We found that both groups tolerated the procedure, with no differences observed in discomfort and worsening of pain immediately after the procedure, and no major adverse effects. These findings suggest that blind IAI of the IP joints is a viable procedure to perform in a rheumatology practice. However, studies are needed to compare IAI blindly, to test this hypothesis.
Our present study had some limitations. The choice of a single finger to be submitted to the intervention and the use of LD as a control group were the main factors that may have affected our results. The difference in the volume injected in the 2 groups may also have impaired the results found in the TH/LD group. The imbalance in the groups at baseline — particularly in skin color — may have influenced our results, despite being the only difference between the groups at baseline. The 2 VAS for pain (VASr and VASm) behaved differently in our sample. The VAS at rest did not differ between groups, while the VAS on movement did. This may be because of the fact that OA classically is a disease that causes pain at the start of motion2. However, this may have occurred simply by chance. The high rate of erosive arthropathy may have negatively influenced some of the results.
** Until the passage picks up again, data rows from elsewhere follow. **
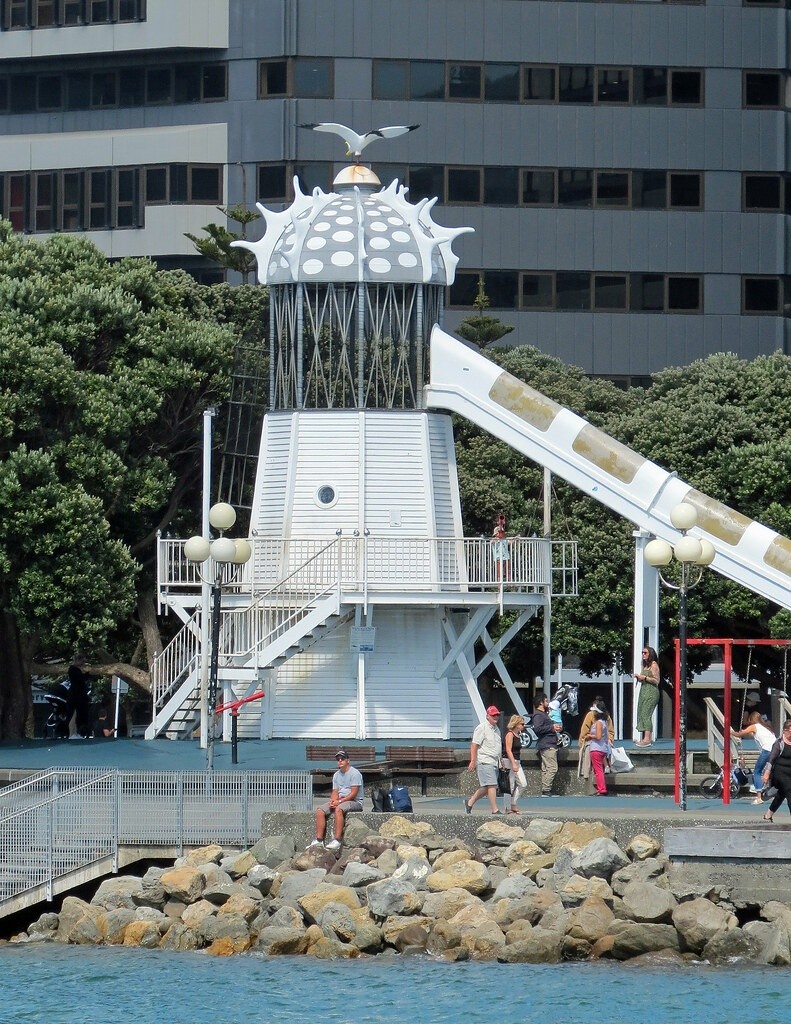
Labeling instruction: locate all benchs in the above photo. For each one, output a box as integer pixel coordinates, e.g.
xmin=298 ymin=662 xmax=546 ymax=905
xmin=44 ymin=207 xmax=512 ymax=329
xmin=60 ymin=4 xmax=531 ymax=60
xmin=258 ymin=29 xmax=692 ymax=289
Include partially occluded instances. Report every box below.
xmin=305 ymin=745 xmax=385 ymax=776
xmin=383 ymin=745 xmax=461 ymax=795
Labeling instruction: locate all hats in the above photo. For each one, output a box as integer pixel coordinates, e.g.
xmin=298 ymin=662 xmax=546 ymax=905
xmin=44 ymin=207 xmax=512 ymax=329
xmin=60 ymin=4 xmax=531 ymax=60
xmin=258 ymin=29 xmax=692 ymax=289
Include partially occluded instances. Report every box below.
xmin=487 ymin=705 xmax=501 ymax=715
xmin=335 ymin=751 xmax=348 ymax=758
xmin=747 ymin=692 xmax=760 ymax=701
xmin=547 ymin=700 xmax=560 ymax=710
xmin=589 ymin=705 xmax=603 ymax=713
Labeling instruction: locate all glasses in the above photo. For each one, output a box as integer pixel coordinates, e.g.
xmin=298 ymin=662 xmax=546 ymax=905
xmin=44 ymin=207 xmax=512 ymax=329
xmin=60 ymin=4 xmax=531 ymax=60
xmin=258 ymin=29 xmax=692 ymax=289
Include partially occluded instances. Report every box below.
xmin=337 ymin=756 xmax=347 ymax=761
xmin=520 ymin=723 xmax=524 ymax=726
xmin=642 ymin=651 xmax=649 ymax=655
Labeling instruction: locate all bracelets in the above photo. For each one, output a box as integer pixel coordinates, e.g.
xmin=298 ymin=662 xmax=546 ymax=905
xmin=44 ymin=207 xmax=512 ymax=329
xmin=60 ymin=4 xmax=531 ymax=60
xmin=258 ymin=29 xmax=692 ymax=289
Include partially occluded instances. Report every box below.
xmin=339 ymin=800 xmax=341 ymax=803
xmin=645 ymin=676 xmax=647 ymax=681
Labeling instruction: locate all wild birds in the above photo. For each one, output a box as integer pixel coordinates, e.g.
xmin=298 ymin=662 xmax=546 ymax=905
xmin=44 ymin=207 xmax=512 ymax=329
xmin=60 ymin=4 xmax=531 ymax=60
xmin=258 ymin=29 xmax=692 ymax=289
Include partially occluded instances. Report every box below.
xmin=294 ymin=123 xmax=422 ymax=161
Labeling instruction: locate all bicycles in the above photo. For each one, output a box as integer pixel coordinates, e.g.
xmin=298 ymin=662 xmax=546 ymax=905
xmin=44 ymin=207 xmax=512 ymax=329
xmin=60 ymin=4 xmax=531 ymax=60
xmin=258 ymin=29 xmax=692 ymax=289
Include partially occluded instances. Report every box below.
xmin=699 ymin=757 xmax=749 ymax=802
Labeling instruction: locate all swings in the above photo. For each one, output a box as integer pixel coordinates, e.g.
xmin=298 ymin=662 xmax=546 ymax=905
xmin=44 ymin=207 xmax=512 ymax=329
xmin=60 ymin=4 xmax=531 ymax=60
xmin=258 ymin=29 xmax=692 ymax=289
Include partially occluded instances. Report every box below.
xmin=733 ymin=645 xmax=788 ymax=785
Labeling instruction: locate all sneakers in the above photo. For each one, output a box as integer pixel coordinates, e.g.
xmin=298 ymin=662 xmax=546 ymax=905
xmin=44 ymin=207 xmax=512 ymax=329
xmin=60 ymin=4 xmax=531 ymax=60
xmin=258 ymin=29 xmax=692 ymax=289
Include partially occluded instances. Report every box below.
xmin=306 ymin=840 xmax=325 ymax=849
xmin=325 ymin=839 xmax=342 ymax=849
xmin=69 ymin=733 xmax=83 ymax=739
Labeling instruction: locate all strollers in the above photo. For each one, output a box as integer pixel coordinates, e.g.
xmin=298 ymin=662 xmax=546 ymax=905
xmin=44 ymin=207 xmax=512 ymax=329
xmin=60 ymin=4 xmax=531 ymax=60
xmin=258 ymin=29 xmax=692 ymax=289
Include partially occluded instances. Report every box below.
xmin=517 ymin=680 xmax=580 ymax=749
xmin=41 ymin=664 xmax=91 ymax=739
As a practical application, our study adds a simple and inexpensive procedure that is well tolerated and effective for relieving pain and joint swelling in the treatment of patients with OA of the IP joints. No major adverse effects that would have contraindicated IAI of those joints were observed in our study.
We found that IAI with the corticosteroid TH exhibited safety and superiority for movement joint pain and joint swelling, which may justify its use in the treatment of OA of the IP joints. Regarding pain at rest, there was no difference between groups. We believe that further studies, with a larger sample, are needed to confirm the findings and to assess the longterm effectiveness of this procedure.
- Accepted for publication May 28, 2015.